Transcreva integralmente, sem nenhuma alteração, o trecho sobre o vício em jogo entre os frequentadores de bingos de Londrina.

== Trecho do texto ==

•••

Mãos trêmulas, pernas inquietas, xingamentos quando a pedra desejada não sai. Alguns dos frequentadores de bingos de Londrina demonstram sintomas de ansiedade, que muitas vezes podem ser características do vício no jogo. A Organização Mundial de Saúde (OMS) reconhece este problema como uma doença: o Transtorno do Jogo Patológico, caracterizada pela incapacidade da pessoa controlar o hábito de jogar, a despeito de todos inconvenientes que isso possa proporcionar, tais como problemas financeiros, familiares, profissionais etc.
Questionada pela reportagem sobre o motivo de tanta ansiedade, uma das frequentadoras de um bingo da cidade alegou que nunca havia ganhado um prêmio. "Só sai prêmio para o pessoal da casa", reclamou, revelando que havia gastado o dinheiro da aposentadoria no bingo e precisava recuperar o valor.

•••

== Dados disponíveis ==
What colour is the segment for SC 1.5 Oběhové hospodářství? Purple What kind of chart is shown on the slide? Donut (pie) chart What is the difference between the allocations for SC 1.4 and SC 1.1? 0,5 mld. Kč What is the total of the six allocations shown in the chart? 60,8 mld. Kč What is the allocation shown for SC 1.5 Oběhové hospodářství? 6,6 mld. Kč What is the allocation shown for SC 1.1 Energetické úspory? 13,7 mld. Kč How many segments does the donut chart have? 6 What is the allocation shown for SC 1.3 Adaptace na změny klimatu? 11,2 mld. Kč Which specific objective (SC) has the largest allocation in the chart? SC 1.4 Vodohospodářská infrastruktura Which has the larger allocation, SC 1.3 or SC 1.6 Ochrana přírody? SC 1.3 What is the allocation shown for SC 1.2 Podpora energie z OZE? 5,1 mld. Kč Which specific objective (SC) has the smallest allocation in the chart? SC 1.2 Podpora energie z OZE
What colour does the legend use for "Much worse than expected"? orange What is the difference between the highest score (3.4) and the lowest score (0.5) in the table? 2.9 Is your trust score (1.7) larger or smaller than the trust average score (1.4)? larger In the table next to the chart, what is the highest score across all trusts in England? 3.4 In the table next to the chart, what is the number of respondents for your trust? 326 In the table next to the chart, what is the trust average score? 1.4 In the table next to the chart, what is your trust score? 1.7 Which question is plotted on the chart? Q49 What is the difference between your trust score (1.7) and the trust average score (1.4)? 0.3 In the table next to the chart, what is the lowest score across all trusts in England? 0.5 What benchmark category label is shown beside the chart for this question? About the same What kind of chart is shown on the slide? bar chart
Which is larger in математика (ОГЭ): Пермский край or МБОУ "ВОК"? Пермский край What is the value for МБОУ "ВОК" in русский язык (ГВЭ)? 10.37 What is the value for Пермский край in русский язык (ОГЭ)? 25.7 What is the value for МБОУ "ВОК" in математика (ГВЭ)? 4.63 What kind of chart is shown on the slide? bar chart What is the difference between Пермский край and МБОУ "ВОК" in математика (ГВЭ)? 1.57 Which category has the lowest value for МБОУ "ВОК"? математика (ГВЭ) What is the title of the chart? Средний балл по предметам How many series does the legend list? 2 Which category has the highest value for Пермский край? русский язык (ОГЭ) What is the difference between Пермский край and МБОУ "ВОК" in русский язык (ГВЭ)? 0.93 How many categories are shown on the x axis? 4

•••

== Resposta esperada ==
Mãos trêmulas, pernas inquietas, xingamentos quando a pedra desejada não sai. Alguns dos frequentadores de bingos de Londrina demonstram sintomas de ansiedade, que muitas vezes podem ser características do vício no jogo. A Organização Mundial de Saúde (OMS) reconhece este problema como uma doença: o Transtorno do Jogo Patológico, caracterizada pela incapacidade da pessoa controlar o hábito de jogar, a despeito de todos inconvenientes que isso possa proporcionar, tais como problemas financeiros, familiares, profissionais etc.
Questionada pela reportagem sobre o motivo de tanta ansiedade, uma das frequentadoras de um bingo da cidade alegou que nunca havia ganhado um prêmio. "Só sai prêmio para o pessoal da casa", reclamou, revelando que havia gastado o dinheiro da aposentadoria no bingo e precisava recuperar o valor.